Task data:

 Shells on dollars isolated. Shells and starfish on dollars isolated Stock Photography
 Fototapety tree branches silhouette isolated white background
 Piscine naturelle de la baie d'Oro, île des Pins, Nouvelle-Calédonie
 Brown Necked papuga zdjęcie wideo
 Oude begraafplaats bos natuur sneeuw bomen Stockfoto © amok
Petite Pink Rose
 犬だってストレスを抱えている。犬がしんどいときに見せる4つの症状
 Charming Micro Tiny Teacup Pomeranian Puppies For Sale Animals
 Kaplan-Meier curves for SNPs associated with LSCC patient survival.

* * *

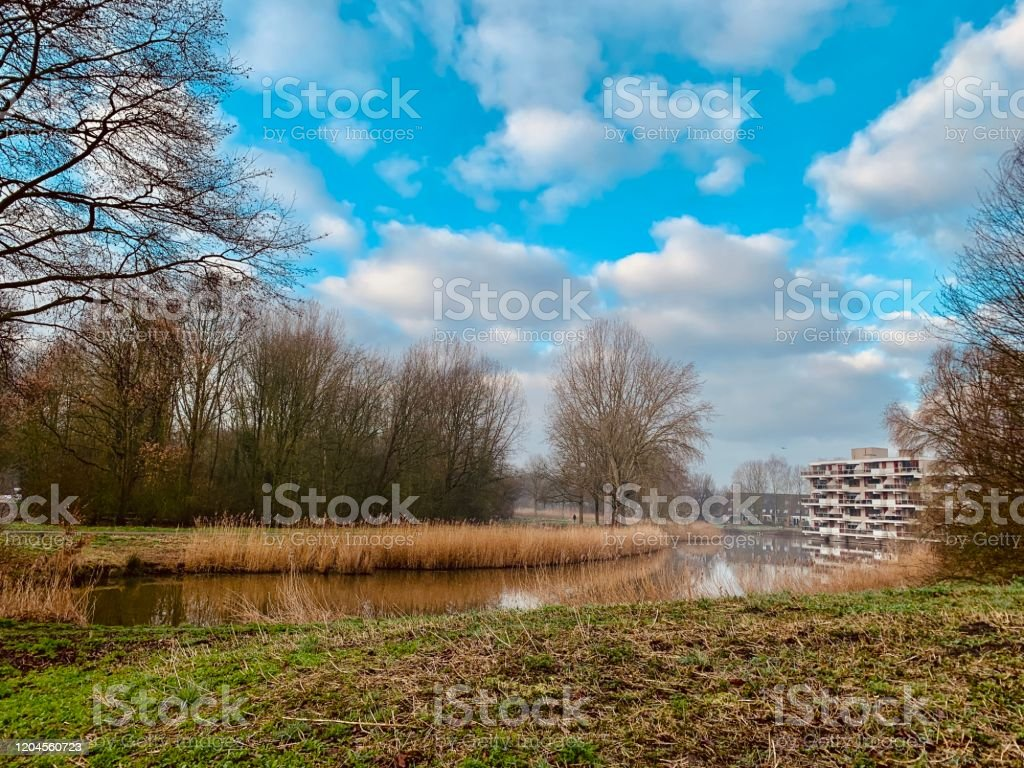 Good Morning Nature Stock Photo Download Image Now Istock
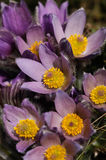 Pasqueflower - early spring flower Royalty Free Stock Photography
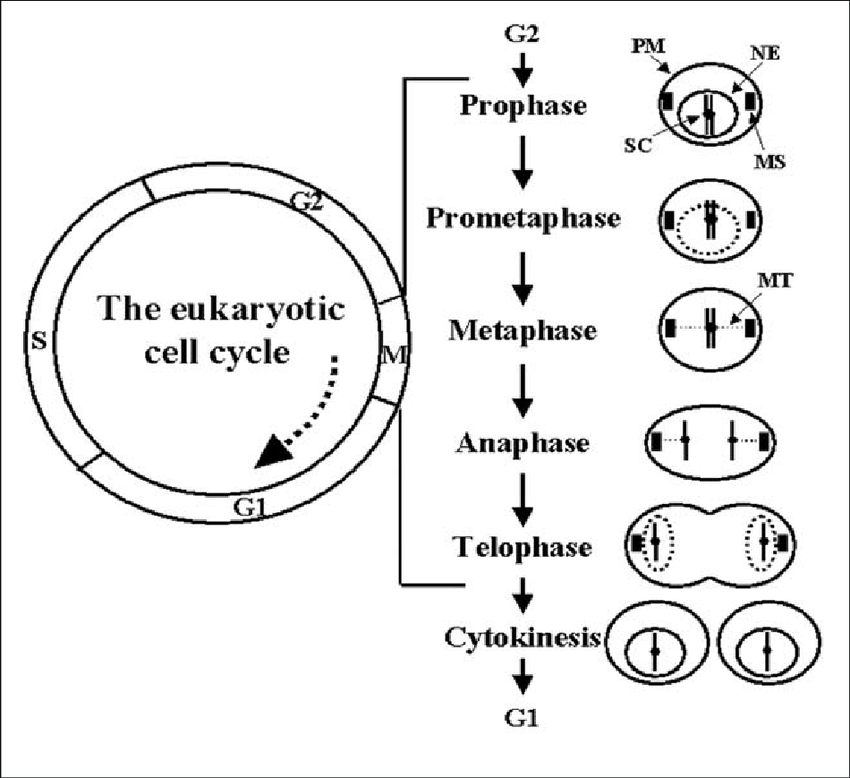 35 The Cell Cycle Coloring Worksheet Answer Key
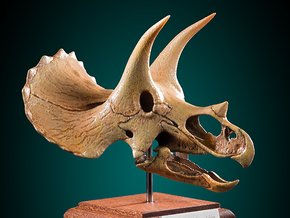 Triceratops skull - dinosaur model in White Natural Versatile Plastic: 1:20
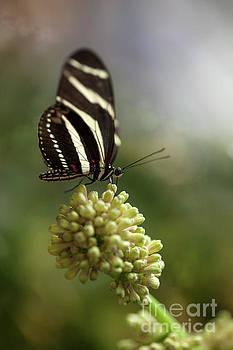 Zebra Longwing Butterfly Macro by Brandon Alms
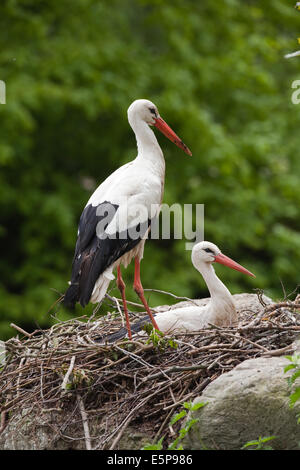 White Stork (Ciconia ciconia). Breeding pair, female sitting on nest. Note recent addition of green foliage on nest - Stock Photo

...

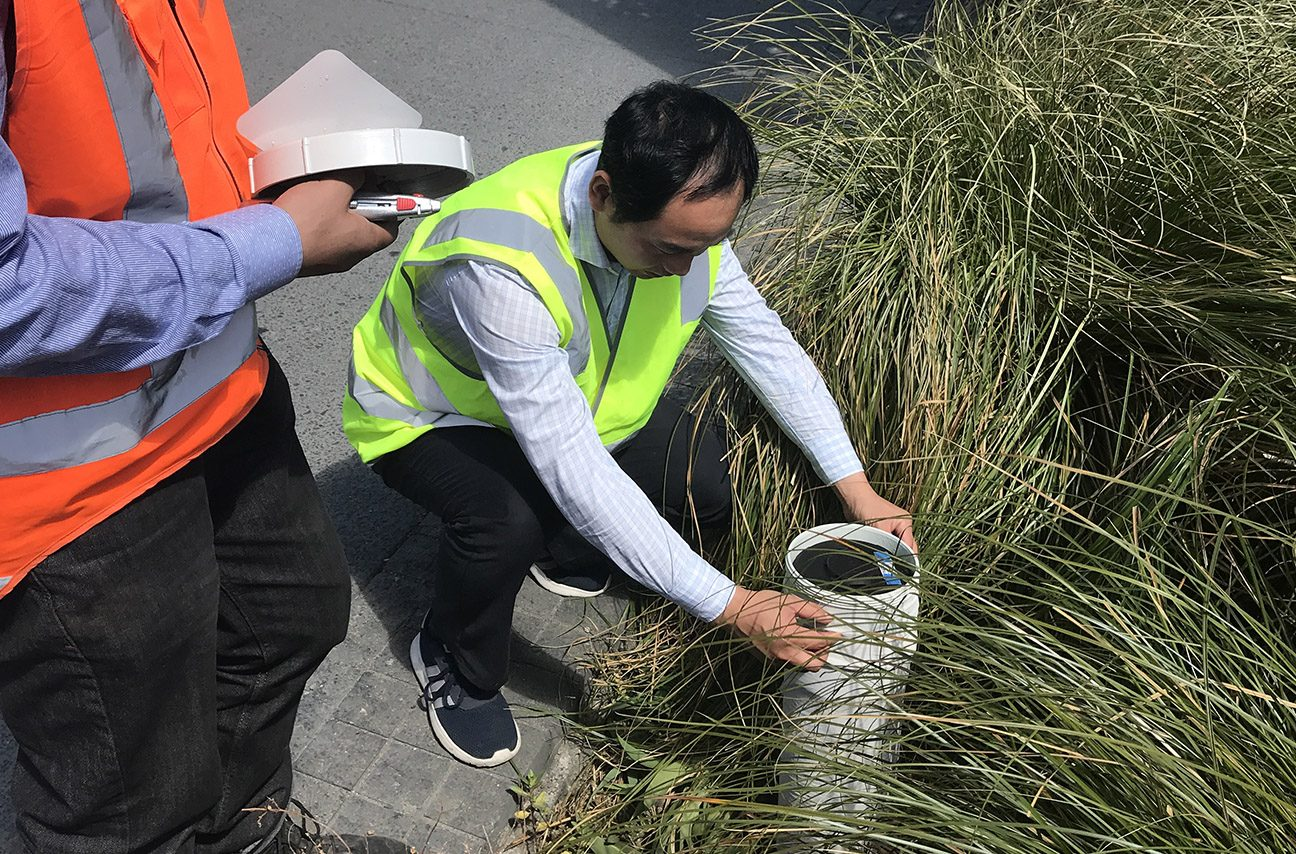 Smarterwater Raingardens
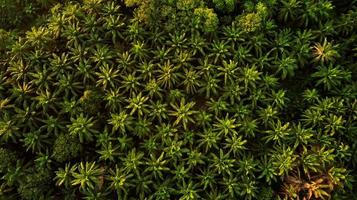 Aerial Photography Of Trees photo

Exercise prompt: Your task is to transcribe, with no changes, only the lines of the listing above that lie between the line holding "犬だってストレスを抱えている。犬がしんどいときに見せる4つの症状" and the line holding "Kaplan-Meier curves for", inclusive.

Task output:
 犬だってストレスを抱えている。犬がしんどいときに見せる4つの症状
 Charming Micro Tiny Teacup Pomeranian Puppies For Sale Animals
 Kaplan-Meier curves for SNPs associated with LSCC patient survival.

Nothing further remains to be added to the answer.